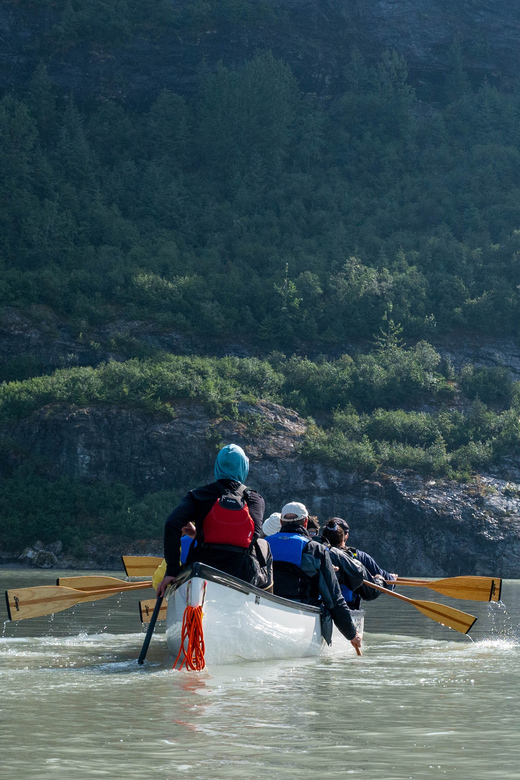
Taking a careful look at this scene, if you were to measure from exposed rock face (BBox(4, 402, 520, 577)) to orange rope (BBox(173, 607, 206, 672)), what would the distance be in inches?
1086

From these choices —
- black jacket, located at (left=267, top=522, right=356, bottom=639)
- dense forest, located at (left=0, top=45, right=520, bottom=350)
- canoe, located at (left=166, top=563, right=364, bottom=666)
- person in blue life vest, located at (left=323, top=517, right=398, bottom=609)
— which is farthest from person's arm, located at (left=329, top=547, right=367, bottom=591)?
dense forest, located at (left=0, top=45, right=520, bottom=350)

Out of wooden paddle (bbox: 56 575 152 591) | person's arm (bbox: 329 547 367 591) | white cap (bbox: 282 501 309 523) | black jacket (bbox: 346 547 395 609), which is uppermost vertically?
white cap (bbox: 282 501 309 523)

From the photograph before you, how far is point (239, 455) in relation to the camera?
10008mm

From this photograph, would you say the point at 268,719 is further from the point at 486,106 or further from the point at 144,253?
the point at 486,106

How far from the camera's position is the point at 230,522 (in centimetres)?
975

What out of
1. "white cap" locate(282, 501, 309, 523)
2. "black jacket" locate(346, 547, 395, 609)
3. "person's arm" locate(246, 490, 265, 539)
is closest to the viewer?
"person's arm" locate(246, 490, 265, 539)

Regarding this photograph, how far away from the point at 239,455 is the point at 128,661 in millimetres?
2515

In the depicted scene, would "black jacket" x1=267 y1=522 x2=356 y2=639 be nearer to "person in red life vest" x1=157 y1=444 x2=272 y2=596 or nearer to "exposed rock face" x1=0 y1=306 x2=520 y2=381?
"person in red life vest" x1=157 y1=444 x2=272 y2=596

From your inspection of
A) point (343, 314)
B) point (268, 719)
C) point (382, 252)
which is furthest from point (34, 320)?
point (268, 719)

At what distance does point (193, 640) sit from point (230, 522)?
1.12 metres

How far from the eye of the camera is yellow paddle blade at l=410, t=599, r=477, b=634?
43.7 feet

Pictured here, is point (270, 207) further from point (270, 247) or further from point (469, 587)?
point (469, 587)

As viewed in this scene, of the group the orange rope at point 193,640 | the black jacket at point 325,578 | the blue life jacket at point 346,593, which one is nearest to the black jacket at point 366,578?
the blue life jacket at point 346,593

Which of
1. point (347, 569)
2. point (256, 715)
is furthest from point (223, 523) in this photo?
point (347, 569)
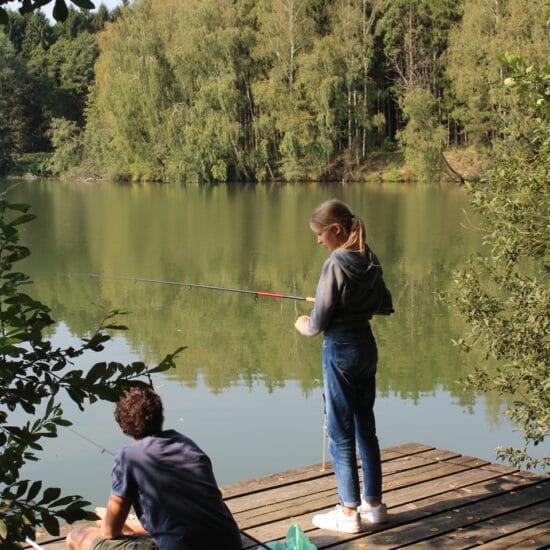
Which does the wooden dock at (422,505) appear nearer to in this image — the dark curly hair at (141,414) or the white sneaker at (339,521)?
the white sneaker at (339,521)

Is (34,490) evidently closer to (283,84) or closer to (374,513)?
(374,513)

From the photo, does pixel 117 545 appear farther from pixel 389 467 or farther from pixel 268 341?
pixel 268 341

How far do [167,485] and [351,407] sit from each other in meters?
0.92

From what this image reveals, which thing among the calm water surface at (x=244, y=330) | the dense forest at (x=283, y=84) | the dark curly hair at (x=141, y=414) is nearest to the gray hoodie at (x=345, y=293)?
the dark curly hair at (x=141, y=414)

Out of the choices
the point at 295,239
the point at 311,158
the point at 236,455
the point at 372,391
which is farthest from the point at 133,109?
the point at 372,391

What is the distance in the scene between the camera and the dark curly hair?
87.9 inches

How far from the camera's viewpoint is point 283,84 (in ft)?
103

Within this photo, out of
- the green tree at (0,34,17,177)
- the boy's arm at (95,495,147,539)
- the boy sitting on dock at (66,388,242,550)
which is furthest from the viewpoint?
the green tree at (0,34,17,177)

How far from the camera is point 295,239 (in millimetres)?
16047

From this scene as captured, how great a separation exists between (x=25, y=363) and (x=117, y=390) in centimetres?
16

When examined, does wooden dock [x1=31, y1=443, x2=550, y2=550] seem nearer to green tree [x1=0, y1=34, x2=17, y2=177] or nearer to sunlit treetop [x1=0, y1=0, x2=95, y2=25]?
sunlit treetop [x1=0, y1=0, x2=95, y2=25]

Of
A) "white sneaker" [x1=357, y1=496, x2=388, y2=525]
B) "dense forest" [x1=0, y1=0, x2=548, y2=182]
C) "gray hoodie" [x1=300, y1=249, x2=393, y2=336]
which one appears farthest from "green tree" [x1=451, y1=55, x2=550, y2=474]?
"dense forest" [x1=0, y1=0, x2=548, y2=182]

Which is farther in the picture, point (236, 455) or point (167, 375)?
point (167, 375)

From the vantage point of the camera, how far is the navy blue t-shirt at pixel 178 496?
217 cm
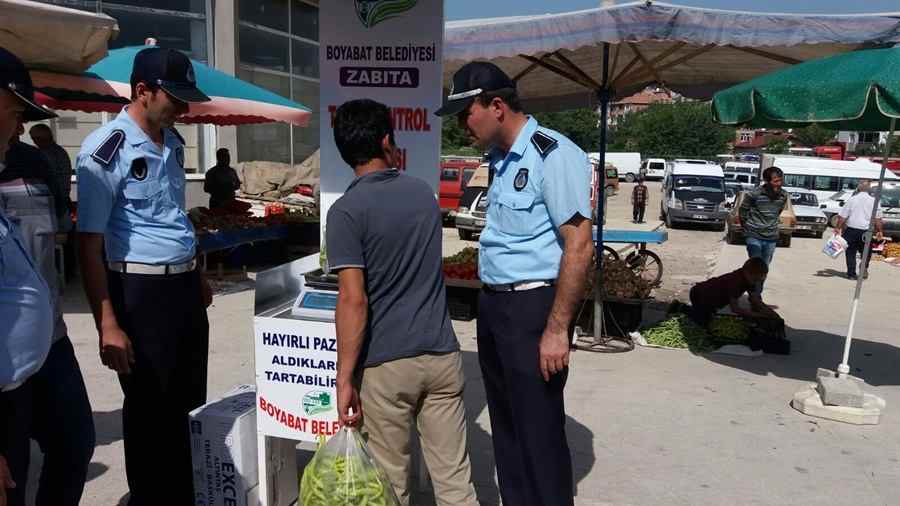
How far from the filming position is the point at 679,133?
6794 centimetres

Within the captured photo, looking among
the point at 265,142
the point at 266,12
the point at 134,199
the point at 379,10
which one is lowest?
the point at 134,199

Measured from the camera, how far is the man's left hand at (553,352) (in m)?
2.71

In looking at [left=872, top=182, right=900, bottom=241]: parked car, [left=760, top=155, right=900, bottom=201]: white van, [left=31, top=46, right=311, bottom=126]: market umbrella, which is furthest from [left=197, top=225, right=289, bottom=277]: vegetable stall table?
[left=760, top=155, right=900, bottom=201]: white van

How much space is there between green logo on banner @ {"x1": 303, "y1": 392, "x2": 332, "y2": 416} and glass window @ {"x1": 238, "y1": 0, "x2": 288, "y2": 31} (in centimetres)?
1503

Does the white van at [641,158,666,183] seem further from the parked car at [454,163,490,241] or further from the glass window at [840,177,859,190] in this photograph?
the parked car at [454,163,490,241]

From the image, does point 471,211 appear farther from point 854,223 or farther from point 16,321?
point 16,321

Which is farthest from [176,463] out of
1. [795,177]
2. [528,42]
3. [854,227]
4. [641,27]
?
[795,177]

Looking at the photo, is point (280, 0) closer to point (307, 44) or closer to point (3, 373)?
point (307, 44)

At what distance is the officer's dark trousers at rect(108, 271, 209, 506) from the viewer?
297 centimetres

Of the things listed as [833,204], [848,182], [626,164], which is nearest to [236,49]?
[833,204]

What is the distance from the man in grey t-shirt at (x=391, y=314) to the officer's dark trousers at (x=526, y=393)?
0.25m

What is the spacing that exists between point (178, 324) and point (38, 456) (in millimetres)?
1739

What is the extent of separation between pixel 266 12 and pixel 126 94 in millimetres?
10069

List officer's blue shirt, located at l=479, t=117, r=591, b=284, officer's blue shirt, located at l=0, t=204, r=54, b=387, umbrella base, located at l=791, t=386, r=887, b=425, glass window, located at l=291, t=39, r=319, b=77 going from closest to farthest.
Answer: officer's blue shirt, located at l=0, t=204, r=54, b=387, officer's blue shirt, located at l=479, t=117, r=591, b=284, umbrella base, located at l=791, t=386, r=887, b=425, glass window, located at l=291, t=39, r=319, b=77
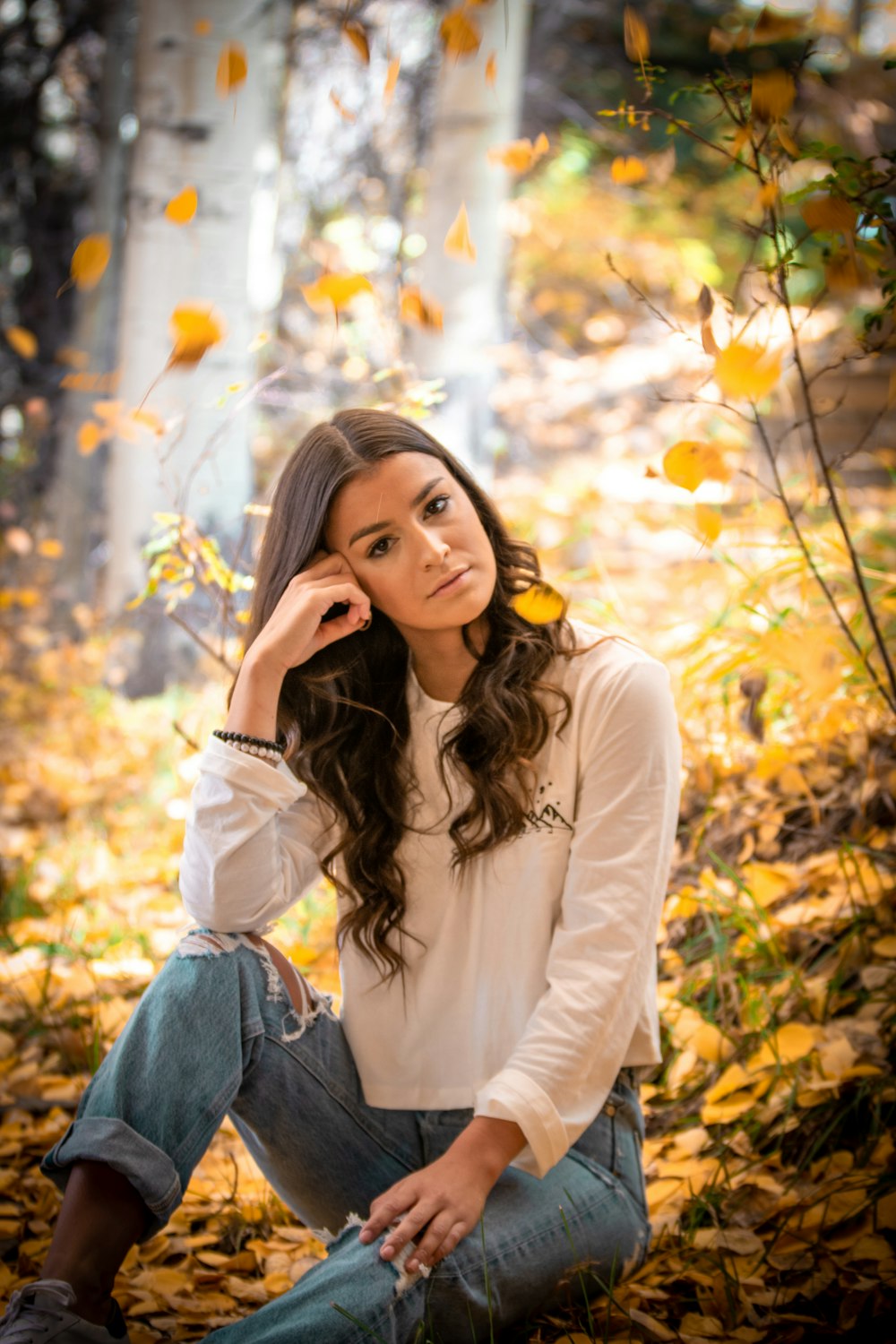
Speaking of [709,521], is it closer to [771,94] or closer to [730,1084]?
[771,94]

------------------------------------------------------------

## Your instructions
Lay out the records above as a Markdown table with the columns Row and Line. Cover the part from the line containing "Looking at the" through the final line of the records, numbering each row and omitting blank lines and pictures.

## Output of the task
| Row | Line |
|---|---|
| 1 | Looking at the photo, is point (280, 0) closer to point (307, 44) or closer to point (3, 373)? |
| 2 | point (307, 44) |
| 3 | At what distance is the officer's dark trousers at rect(108, 271, 209, 506) from the viewer? |
| 4 | 297 centimetres |
| 5 | Of the things listed as [833,204], [848,182], [626,164], which is nearest to [236,49]? |
| 6 | [833,204] |
| 7 | What is the distance from the man in grey t-shirt at (x=391, y=314) to the officer's dark trousers at (x=526, y=393)? |
| 8 | 0.25m |
| 9 | What is the spacing that exists between point (178, 324) and point (38, 456) (in millimetres)? |
| 10 | 1739 |
| 11 | What is the extent of separation between pixel 266 12 and pixel 126 94 in millimetres? |
| 12 | 10069 |
| 13 | List officer's blue shirt, located at l=479, t=117, r=591, b=284, officer's blue shirt, located at l=0, t=204, r=54, b=387, umbrella base, located at l=791, t=386, r=887, b=425, glass window, located at l=291, t=39, r=319, b=77 going from closest to farthest. |
| 14 | Answer: officer's blue shirt, located at l=0, t=204, r=54, b=387, officer's blue shirt, located at l=479, t=117, r=591, b=284, umbrella base, located at l=791, t=386, r=887, b=425, glass window, located at l=291, t=39, r=319, b=77 |
| 15 | Speaking of [709,521], is it closer to [771,94] or closer to [730,1084]? |
| 16 | [771,94] |